(Beginning of Input for this task)
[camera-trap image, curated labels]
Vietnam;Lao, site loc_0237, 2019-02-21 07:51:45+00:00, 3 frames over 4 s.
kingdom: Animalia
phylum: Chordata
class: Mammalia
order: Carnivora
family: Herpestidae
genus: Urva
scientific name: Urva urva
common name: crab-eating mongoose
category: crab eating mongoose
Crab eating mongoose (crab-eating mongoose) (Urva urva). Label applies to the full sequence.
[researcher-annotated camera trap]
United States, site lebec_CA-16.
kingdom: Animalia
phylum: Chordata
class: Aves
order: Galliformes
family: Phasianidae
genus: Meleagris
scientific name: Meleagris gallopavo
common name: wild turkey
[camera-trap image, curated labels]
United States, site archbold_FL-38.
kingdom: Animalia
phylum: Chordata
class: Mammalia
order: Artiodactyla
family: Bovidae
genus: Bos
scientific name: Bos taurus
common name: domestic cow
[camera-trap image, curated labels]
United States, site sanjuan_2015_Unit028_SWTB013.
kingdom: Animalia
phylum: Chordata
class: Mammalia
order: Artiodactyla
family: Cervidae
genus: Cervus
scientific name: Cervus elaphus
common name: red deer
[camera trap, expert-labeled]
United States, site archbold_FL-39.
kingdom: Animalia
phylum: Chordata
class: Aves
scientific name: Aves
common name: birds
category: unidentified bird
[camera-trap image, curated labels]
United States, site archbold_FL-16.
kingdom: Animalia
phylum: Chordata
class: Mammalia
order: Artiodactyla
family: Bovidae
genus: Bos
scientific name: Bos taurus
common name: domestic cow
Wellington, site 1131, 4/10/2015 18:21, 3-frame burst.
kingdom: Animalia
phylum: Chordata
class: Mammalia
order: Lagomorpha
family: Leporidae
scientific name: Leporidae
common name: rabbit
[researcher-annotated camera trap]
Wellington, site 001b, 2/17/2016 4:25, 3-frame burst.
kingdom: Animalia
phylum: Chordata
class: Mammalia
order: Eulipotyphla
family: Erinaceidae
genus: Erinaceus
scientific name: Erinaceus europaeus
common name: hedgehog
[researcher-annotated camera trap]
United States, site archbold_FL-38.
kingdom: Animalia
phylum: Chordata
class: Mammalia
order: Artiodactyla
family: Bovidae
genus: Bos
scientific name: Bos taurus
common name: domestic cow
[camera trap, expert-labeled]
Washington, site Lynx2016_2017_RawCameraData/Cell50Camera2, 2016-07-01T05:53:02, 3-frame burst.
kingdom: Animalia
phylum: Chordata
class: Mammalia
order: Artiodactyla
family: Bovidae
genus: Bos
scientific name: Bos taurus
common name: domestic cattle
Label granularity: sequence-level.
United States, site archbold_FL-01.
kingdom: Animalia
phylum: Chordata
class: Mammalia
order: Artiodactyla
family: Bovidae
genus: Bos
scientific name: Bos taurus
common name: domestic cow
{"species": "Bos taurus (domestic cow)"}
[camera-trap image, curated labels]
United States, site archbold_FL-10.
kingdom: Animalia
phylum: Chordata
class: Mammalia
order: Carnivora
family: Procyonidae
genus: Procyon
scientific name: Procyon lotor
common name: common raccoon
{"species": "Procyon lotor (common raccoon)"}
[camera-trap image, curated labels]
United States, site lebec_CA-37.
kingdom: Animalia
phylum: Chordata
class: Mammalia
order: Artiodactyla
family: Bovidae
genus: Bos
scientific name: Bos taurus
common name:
(End of Input for this task)
Problem requirements: A bare number is expected: how many lines above contain the word "burst"?

Answer box: 3